Why it is different between -2147483648 and (int)-2147483648

Question

When I run the following code under Windows7 x64, compiled with GCC of MinGW, the result seems to be underflowed:

cout<<-2147483648 ;    //Output: 2147483648

but when I assigned it to a integer variable, or just simply convert it to the int type :

cout<<(int)-2147483648 ; //Output: -2147483648

So, what's wrong with the previous version of my code? Istn't it the type int? or what the lower bound the Integer is exactly? Many thanks.
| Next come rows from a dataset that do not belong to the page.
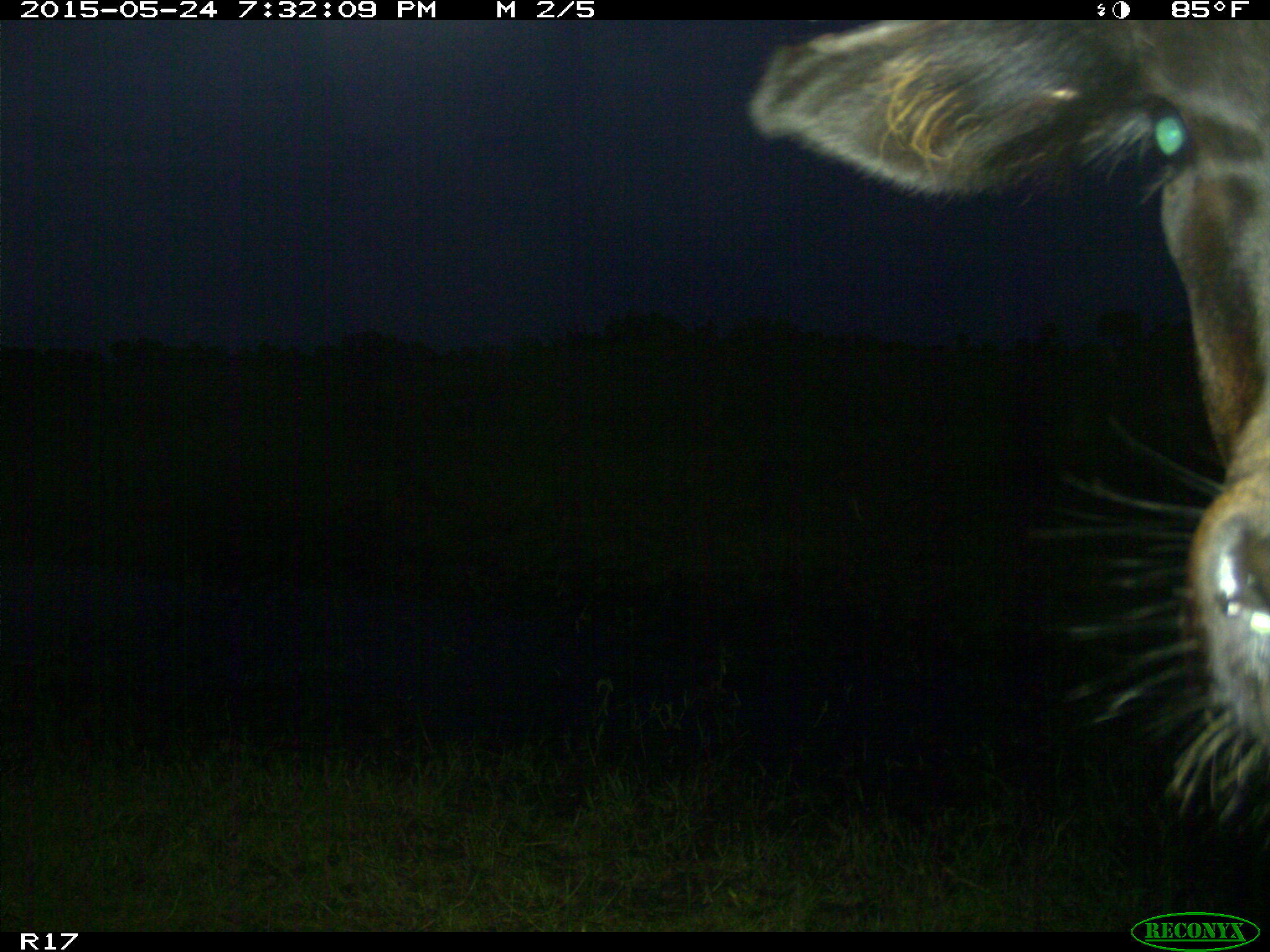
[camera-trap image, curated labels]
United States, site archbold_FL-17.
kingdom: Animalia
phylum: Chordata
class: Mammalia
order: Artiodactyla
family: Bovidae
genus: Bos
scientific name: Bos taurus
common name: domestic cow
Bos taurus (domestic cow).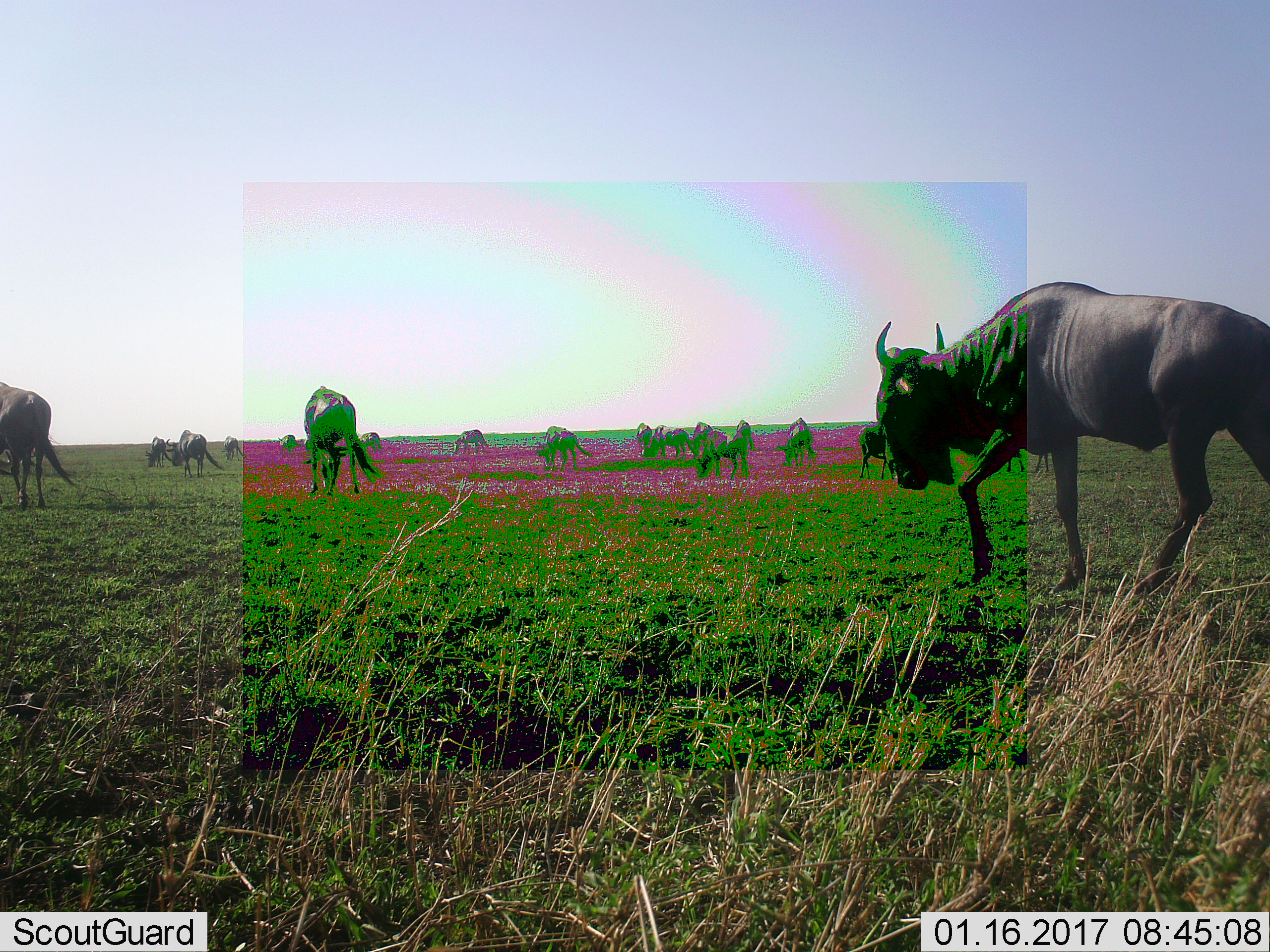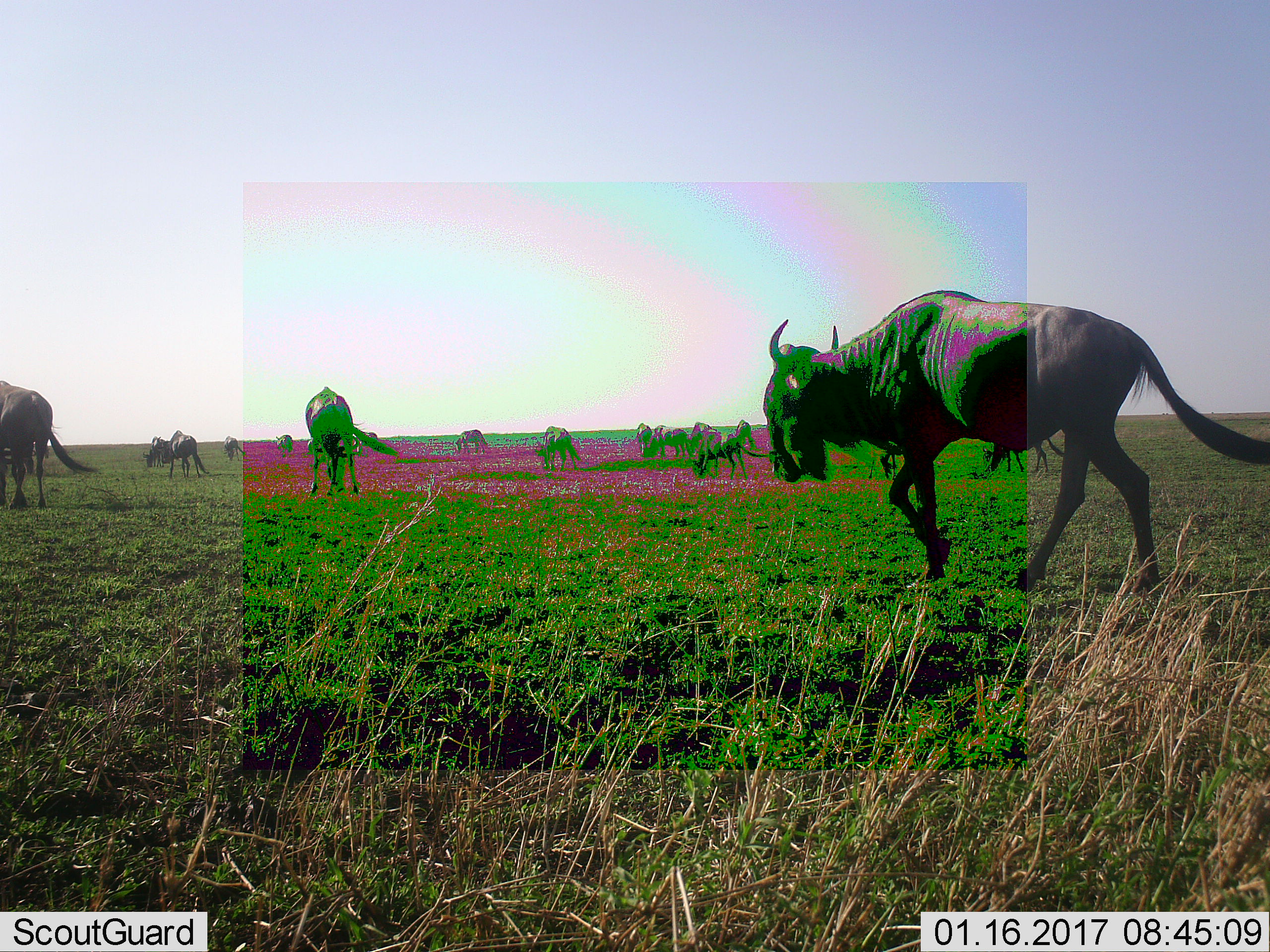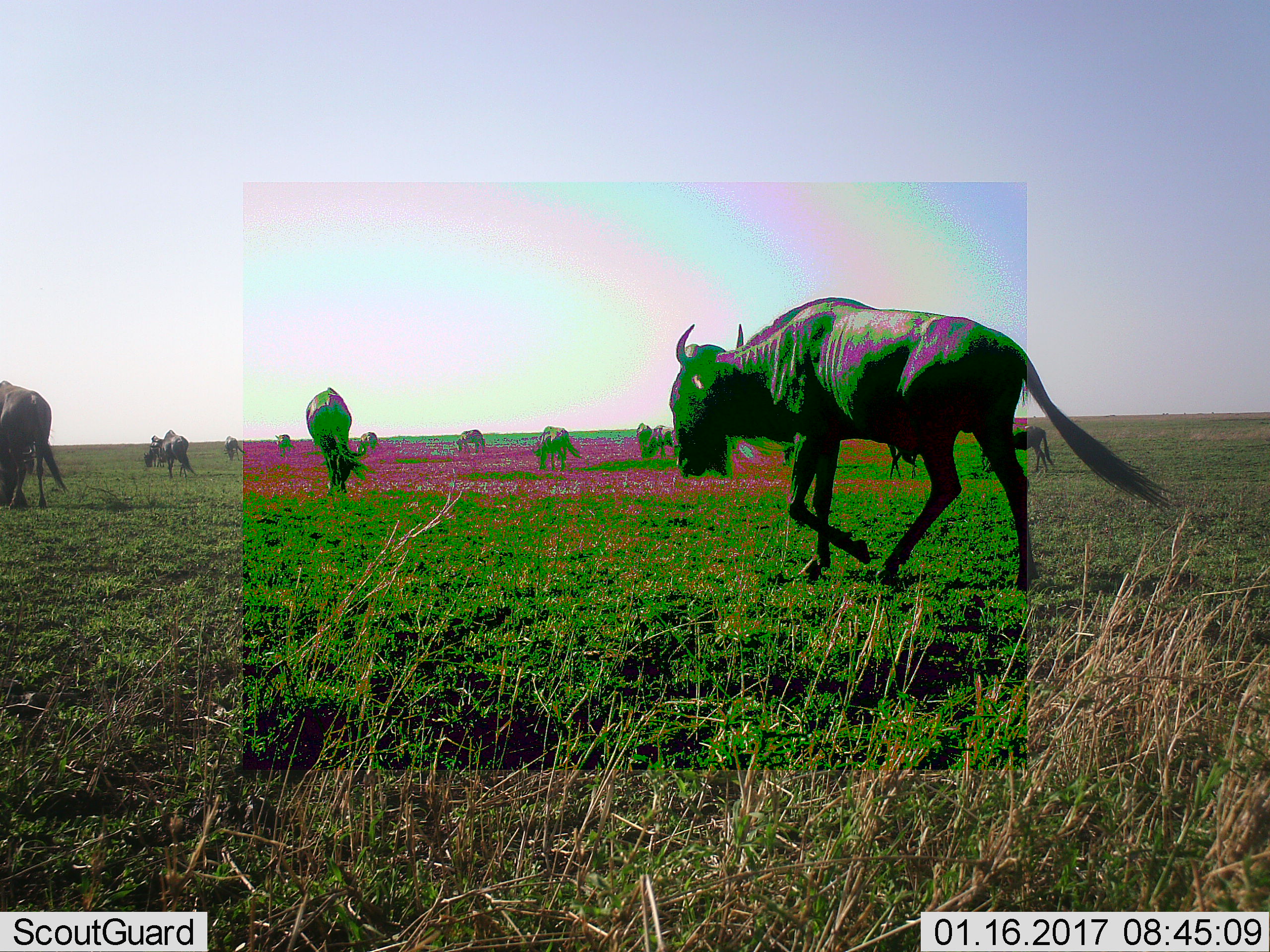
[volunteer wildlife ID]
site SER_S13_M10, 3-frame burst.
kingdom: Animalia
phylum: Chordata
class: Mammalia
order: Artiodactyla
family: Bovidae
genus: Connochaetes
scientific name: Connochaetes taurinus taurinus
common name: blue wildebeest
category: wildebeestblue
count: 11-50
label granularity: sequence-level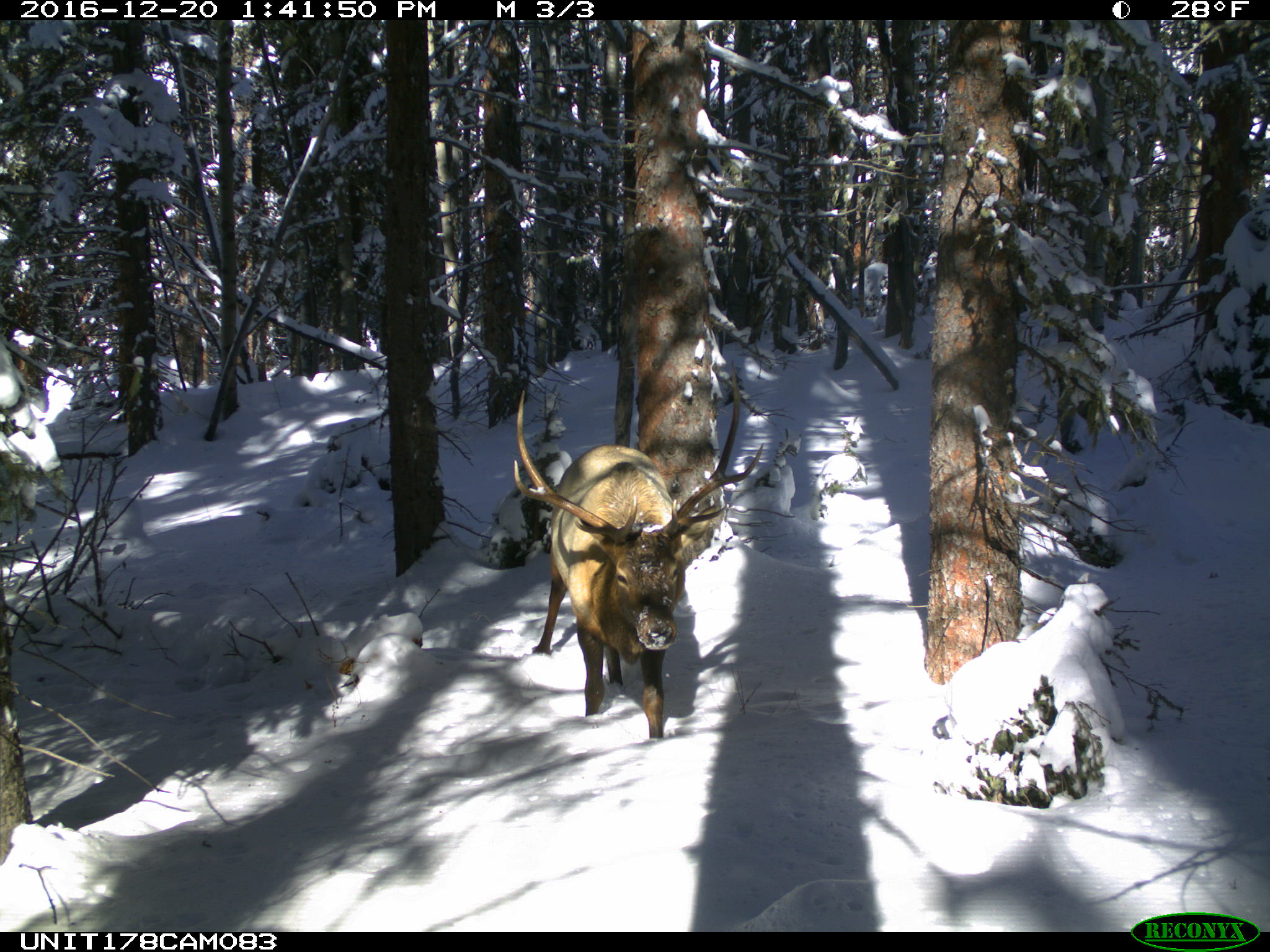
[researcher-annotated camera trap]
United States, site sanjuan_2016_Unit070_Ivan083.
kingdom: Animalia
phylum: Chordata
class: Mammalia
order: Artiodactyla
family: Cervidae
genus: Cervus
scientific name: Cervus elaphus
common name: red deer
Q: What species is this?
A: Cervus elaphus (red deer).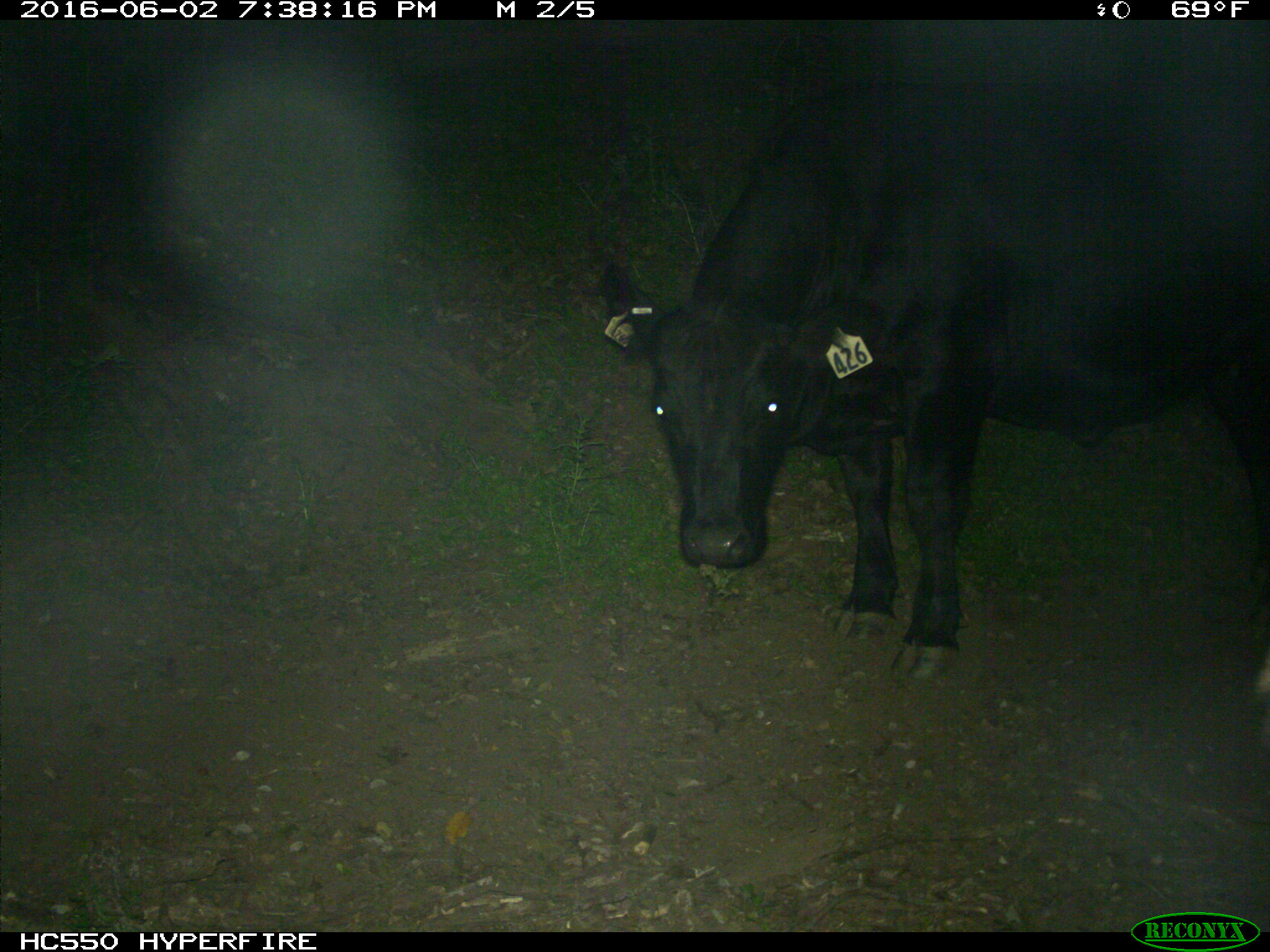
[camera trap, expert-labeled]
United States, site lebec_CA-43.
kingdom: Animalia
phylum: Chordata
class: Mammalia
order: Artiodactyla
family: Bovidae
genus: Bos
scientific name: Bos taurus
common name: domestic cow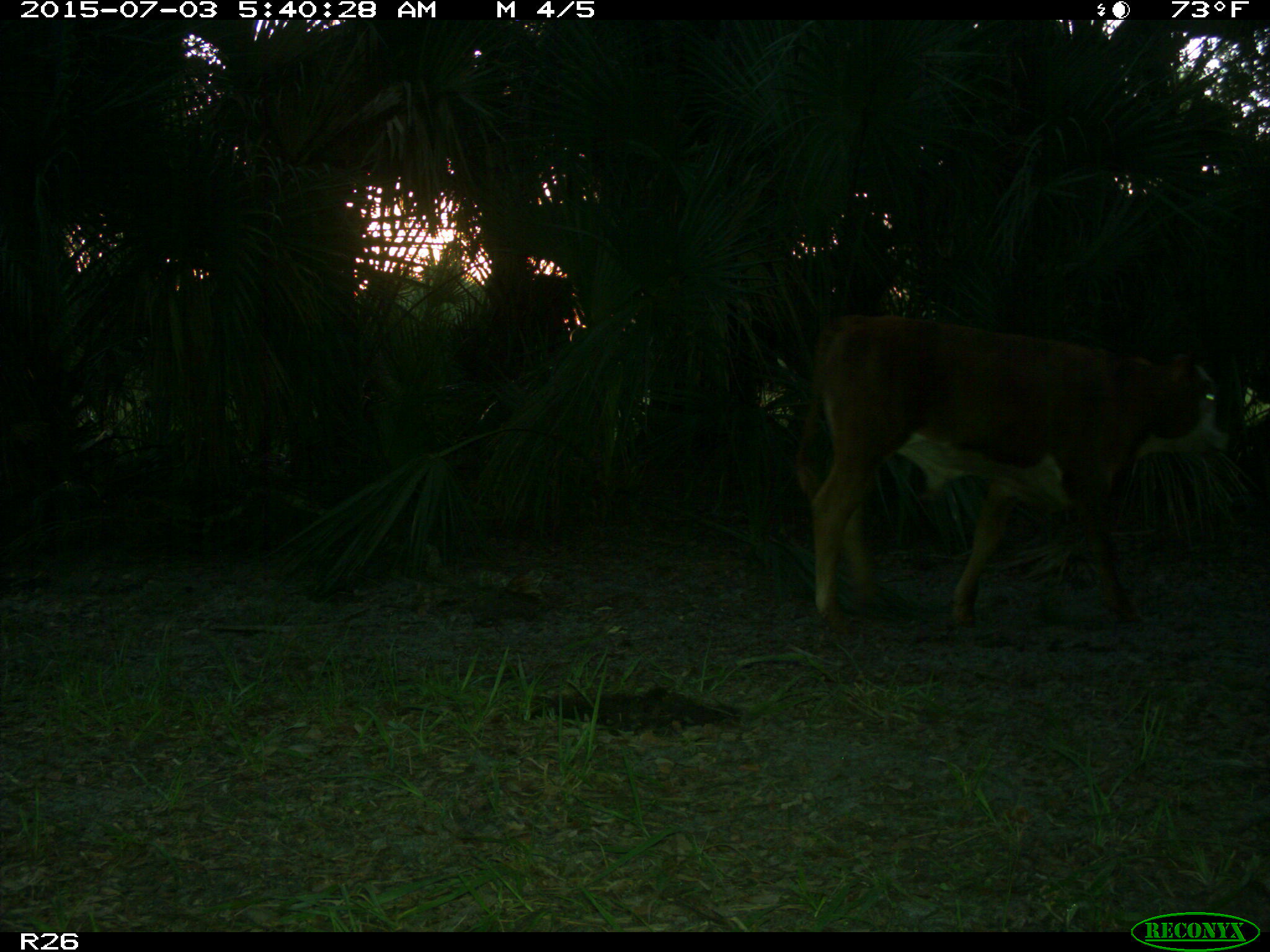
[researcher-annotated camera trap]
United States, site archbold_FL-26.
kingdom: Animalia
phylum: Chordata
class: Mammalia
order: Artiodactyla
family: Bovidae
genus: Bos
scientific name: Bos taurus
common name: domestic cow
Bos taurus (domestic cow).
Looks like `clang` and `g++` don't agree on this: http://nopaste.info/fea6d05c3c.html — akappa, Sep 27 '12 at 12:05
[Why is -(-2147483648) = - 2147483648 in a 32-bit machine?](https://stackoverflow.com/q/42462352/995714), [Casting minimum 32-bit integer (-2147483648) to float gives positive number (2147483648.0)](https://stackoverflow.com/q/11536389/995714), [Why is 0 < -0x80000000?](https://stackoverflow.com/q/34182672/995714) — phuclv, Aug 15 '21 at 08:48

score 11 · Accepted Answer · 2012-09-27T12:10:52.467

11

2147483648 doesn't fit into an int or a long on your system, so it's treated as a constant of type unsigned long. (Edit: as ouah pointed out in the comments, it's undefined behaviour in standard C++, but your compiler accepts it as an extension.) Negating an unsigned integer value is possible, but results in another unsigned integer value, never a negative number. Negating 2147483648UL produces 2147483648UL (assuming, as is the case on your system, that unsigned long is a 32 bit type).

Casting that to int produces an implementation-defined result, commonly the result you see, but not necessarily. You can get the result you want without any conversions by writing -2147483647 - 1.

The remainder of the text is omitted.